黑暗中一个火苗闪过,刘主任点了一支大生产香烟,徐徐地抽了一口。
忽然。
窗帘微微颤动了下,一阵从远处来的冷风穿过窗口刮了进来,引得窗帘开始飞舞飘起,发出猎猎的声响。
桌上的茶已经凉了,不知为什么,刘主任的心底升起一股寒意,完全没缘由的。
呼……呼……
又是一阵狂风吹进宿舍,刘主任的余光无意间一扫,心中一惊猛然抬头。
借着照进的朦胧月光,他终于看清了。
电视机的前面站着一个人!
周遭太黑,看不清这个人的具体相貌。刘主任没到脑子不中用的时候,他确定刚才停电之前,宿舍里没有进其他人。
这个人影双臂笔直张开,一身破旧工装皱巴巴的,像是穿在了竹竿上一般,不自然地耷拉着。
刘主任吓得缓缓站起,嘴唇煞白,这时,窗帘又是一阵飘起,月光终于照到了那个人影的脸上。
这根本不是一张人的脸,面部干瘪,凹陷的眼窝里瞪得很圆。
虽然他的身形有些佝偻,但脖子却挺得很直,在刘主任惊惧的目光下,这个人的头颅正一点一点后仰,最终把脸直直地正对着天花板。
刘主任心中惊骇,起了一身的鸡皮疙瘩,一种难以言喻的恐惧让他呆立在当场。
这时,一阵持续的喘息混着气音,慢慢从那人的喉咙里传出。
“呜呜……”
刘主任的瞳孔收缩,与其说这声音是从喉咙里发出来的,不如说更像是来自深处的地狱,森冷而诡异。
惊惧到极点的刘主任不敢再坐以待毙,他要逃,越快越好。
他向门的方向仓皇急退,幸好宿舍并不是很大,刘主任三步并作两步,瞬间就来到了门口。
“咚咚咚。”
就在他准备开门的时候,门外乍然响起敲门声。
毫不犹豫地,刘主任如同遇见救星般,猛地一拉门。
“孙二?”竟是他二徒弟。
“师傅我……”
孙成志看见师傅出来,刚想说些什么,却被神色慌张的师傅伸手拦住,示意他先别说话。
刘主任一言不发地把孙成志拉到了远处的走廊,然后他又歪着身子,神色紧张地远远地看了看自己的房间。
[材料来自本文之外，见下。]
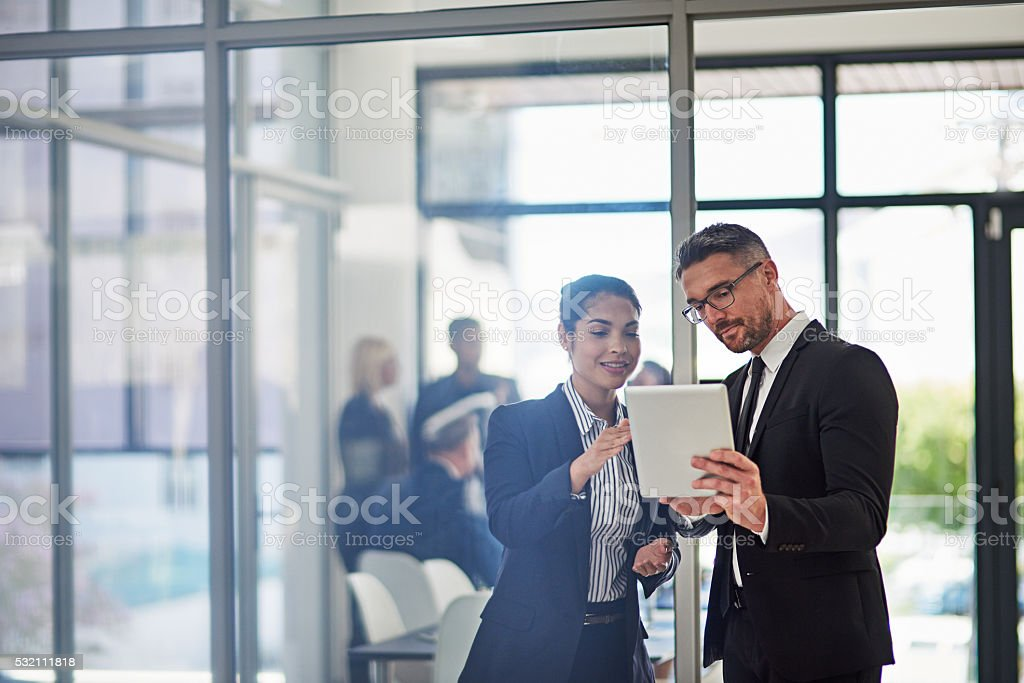 Going over their facts and figures stock photo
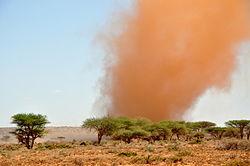 Une colonne d'air surchargée de sable rouge s'échappe d'une nappe plus basse d'air charge de sable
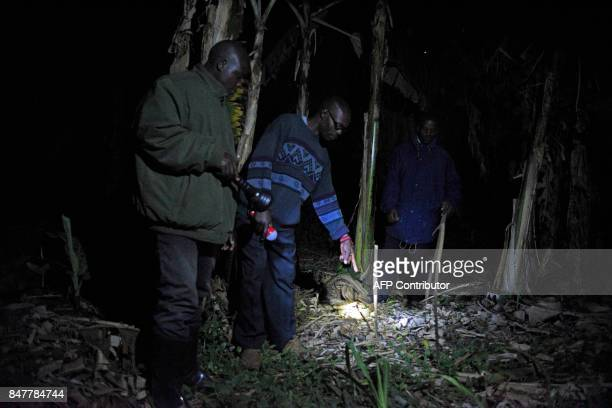 Uganda police officials and Mayumba Kumi crime preventers a community patrol team that was started by the Katabi Town Council inspect the scene of a...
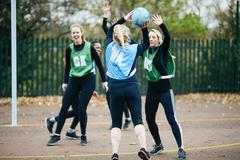 Female netball teams playing match on netball court - stock photo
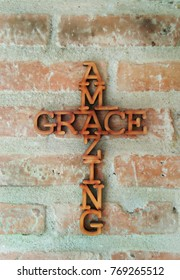 Amazing grace letters in a cross shape hanging on brick wall.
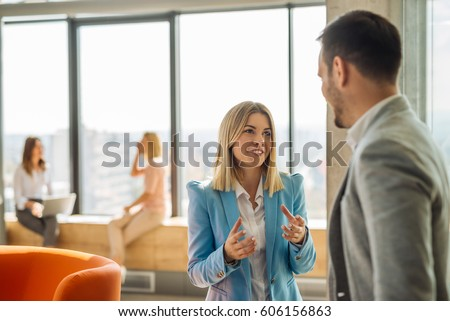 Photo of two colleagues discussing about the project in the office. Royalty-Free Stock Photo #606156863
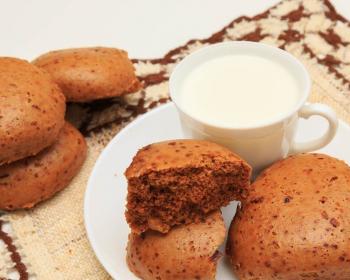 медовые пряники на белой плоской тарелке и на столе с кружкой молока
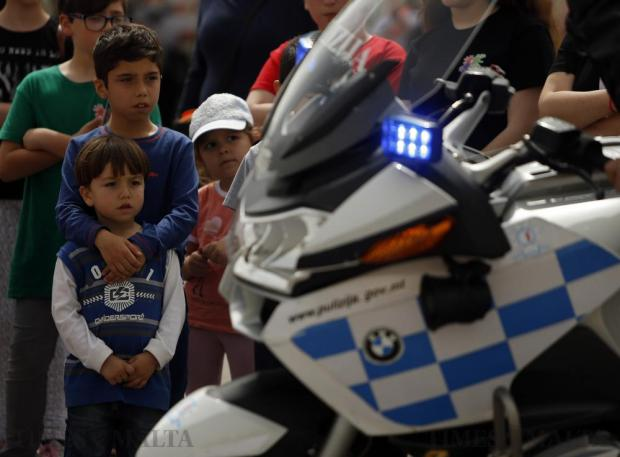 Children look at police motorcycles during an event organised by the Zejtun local council for youngsters to educate them about roadside safety and traffic flows, in Zejtun on April 23. Photo: Darrin Zammit Lupi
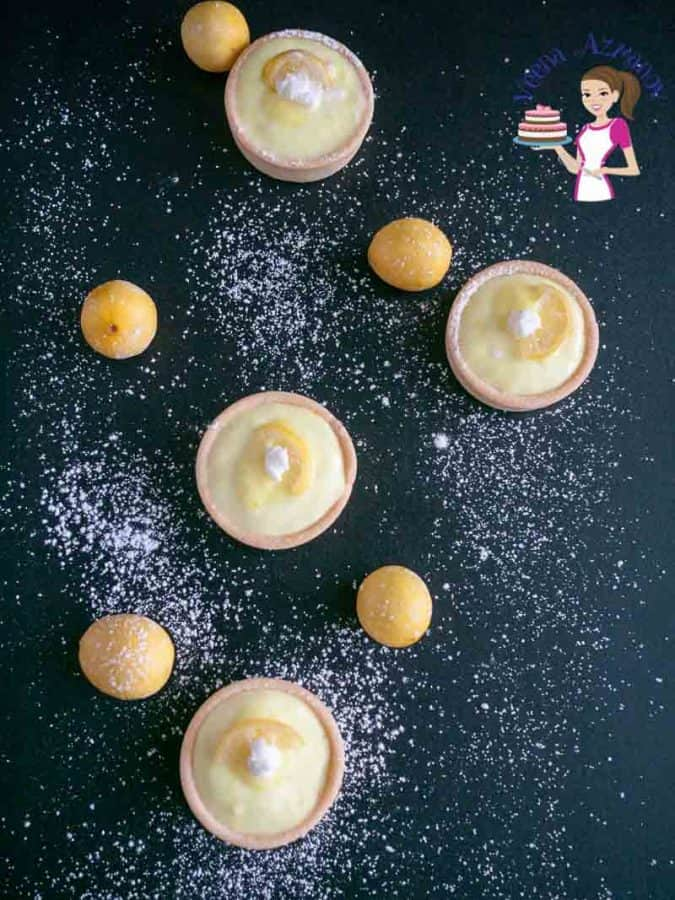 A top view of mini lemon tarts on a table.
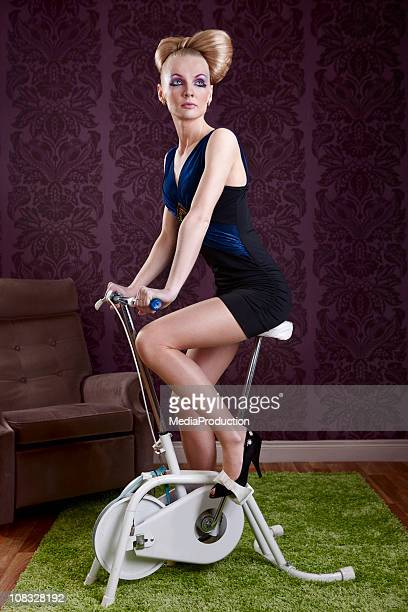 fashion model on an exercise bike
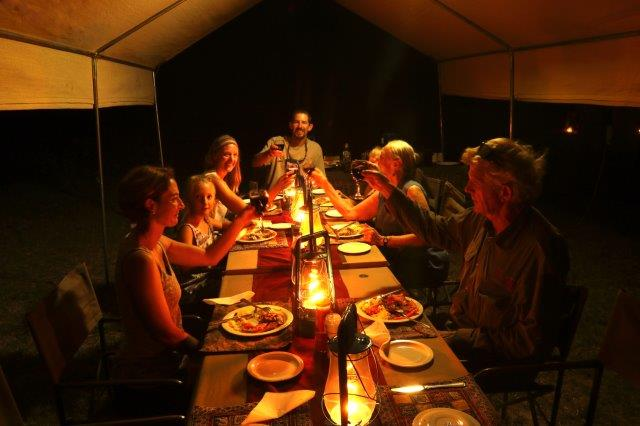 Communal dining tent table at dinnertime with Letaka Mobile Safaris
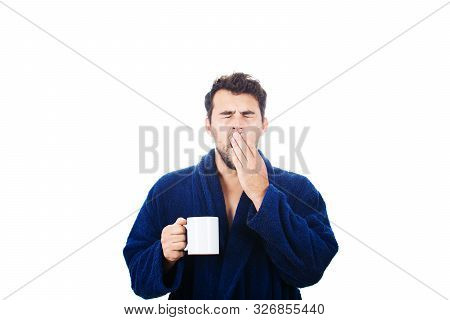 Portrait Of Tardy Young Man Wears Blue Bathrobe Holding Cup Of Coffe And Yawning Unable To Wake Up I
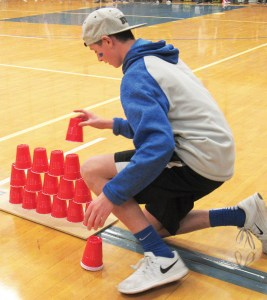 Gunnison Valley High student gingerly places a plastic cup to help form a pyramid in the cup-staking competition during the Spirit Bowl. Gunnison Valley won the event.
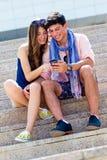 Jeunes couples ayant l'amusement avec des smartphones, dehors Photos stock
等了好一会,没见有任何事情发生,刘主任这才轻微放松,短促地舒了口气。
也直到这时,他这才有时间打量自己这个二徒弟。
眼前的二徒弟有些畏畏缩缩的,脸色难看,一副满怀心思的样子。
“孙二,你怎么还没回去,出什么事了?”刘主任语气严肃。
“师傅,朋友约我出去玩。”
“所以……我想修个长假。”
孙成志的语气有些微弱,明显信心不足的样子,说到最后,他更是低下头不敢看师傅的眼睛。
“你说什么?”刘主任难以置信地看着自己这个明明有天赋有技能,就是怎么都掰不板正的二徒弟。
“为了出去玩,你班都不上了吗?”他抬手指着二徒弟,脸上全是恨铁不成钢的神色,“你这些天思想堕落成什么样了,你师兄为了保住你,又是在我面前替你说话,又是去找李科长求情!你是怎么做的,你还瘫成烂泥巴,你是不是忘了刚进厂时的向上志气,为了让我收你为徒流的汗吃的苦!”
“你……你对得起……”
还没等刘主任说完,一直低着头的孙成志突然抬头,正常的眼窝开始凹陷,脖子绷直然后缓缓后仰。
“呜呜……”
孙成志的嘴巴也越张越大,发出一段连续的诡异声音。
这声音刘主任刚刚就听过,和屋内刚才那个怪人的声音,一模一样。
看着眼前这个身体僵直,已然面目全非的二徒弟,刘主任顿觉心脏剧痛,他的心脏病又犯了。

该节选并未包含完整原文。